Accounts of archaeology are all about the finds. By contrast I enjoyed this light newspaper article about what goes on before a find of any consequence is made; maybe none such will be made.

http://www.cambridge-news.co.uk/news/cambridge-news/9-amazing-things-revealed-workers-12816376

 
Comment by Susie
2017-03-30 14:12:21

Interesting that they were buried in coffins.As far as I know back then they were not buried in coffins, even today Orthodox Jews (where it is allowed by law)and Israelis are not buried in coffins.

 
Comment by Dom Perignon
2017-03-30 16:15:24

In OpenStreetmap (at 12° 28′ 17,7″E, 41° 53′ 01,0″N), there seems to be a disdained car park (‘Parking Trastevere’).

‘Non-car’ parks and rose gardens, i.e. in our case the Roseto di Roma Capitale (‘Rome Rose Garden’), on former inner-city graveyards are actually quite common. In some European cities people do even walk on former tombstones, which I personally like much more than having car parks.

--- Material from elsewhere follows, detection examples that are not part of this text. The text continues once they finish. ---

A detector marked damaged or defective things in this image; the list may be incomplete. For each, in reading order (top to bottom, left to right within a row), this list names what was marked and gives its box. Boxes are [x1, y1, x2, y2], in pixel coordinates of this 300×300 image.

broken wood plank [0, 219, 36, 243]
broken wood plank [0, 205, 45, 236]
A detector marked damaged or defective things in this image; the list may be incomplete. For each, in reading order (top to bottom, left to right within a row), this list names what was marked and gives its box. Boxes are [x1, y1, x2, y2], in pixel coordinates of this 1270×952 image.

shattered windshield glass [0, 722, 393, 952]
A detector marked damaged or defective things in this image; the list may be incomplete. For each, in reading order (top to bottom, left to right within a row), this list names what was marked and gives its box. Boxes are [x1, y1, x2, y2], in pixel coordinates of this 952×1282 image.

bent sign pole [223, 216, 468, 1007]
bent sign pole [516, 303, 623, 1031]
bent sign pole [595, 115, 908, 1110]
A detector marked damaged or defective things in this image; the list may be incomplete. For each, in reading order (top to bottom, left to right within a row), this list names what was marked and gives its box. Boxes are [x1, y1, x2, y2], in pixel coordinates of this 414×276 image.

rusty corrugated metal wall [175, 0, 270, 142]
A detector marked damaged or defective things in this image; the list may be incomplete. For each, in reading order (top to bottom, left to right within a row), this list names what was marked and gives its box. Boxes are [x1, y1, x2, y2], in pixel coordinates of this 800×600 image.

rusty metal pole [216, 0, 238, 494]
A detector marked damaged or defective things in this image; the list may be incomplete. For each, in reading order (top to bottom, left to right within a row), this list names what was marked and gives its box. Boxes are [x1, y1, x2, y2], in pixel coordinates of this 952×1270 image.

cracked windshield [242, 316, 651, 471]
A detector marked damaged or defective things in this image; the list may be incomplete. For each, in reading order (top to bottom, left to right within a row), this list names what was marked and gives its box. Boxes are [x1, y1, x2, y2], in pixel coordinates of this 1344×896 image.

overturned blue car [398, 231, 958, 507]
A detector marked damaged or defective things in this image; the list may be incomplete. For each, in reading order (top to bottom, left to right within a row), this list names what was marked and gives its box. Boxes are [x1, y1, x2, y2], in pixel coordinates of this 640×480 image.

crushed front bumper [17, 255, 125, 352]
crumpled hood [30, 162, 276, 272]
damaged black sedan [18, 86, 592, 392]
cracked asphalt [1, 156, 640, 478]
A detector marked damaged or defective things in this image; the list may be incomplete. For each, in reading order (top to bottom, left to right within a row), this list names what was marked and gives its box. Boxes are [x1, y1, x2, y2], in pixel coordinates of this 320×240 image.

PS: Whatever you do, do rest in peace

 
Comment by Lisboeta
2017-03-30 18:20:05

As a latecomer, I’m still working my way through your archival treasure trove. It’s addictive and has caused many a late night (I’ll just read one more article…).

Back on topic, that gold ring looked vaguely familiar: is the central motif a hand? I have a similar ring, albeit with two clasped hands. So it was off down the rabbit hole, where I learned that hands are a symbol common to not only Jewish wedding rings but also Western rings pledging fidelity (mani in fede), in use from Roman times to the present day.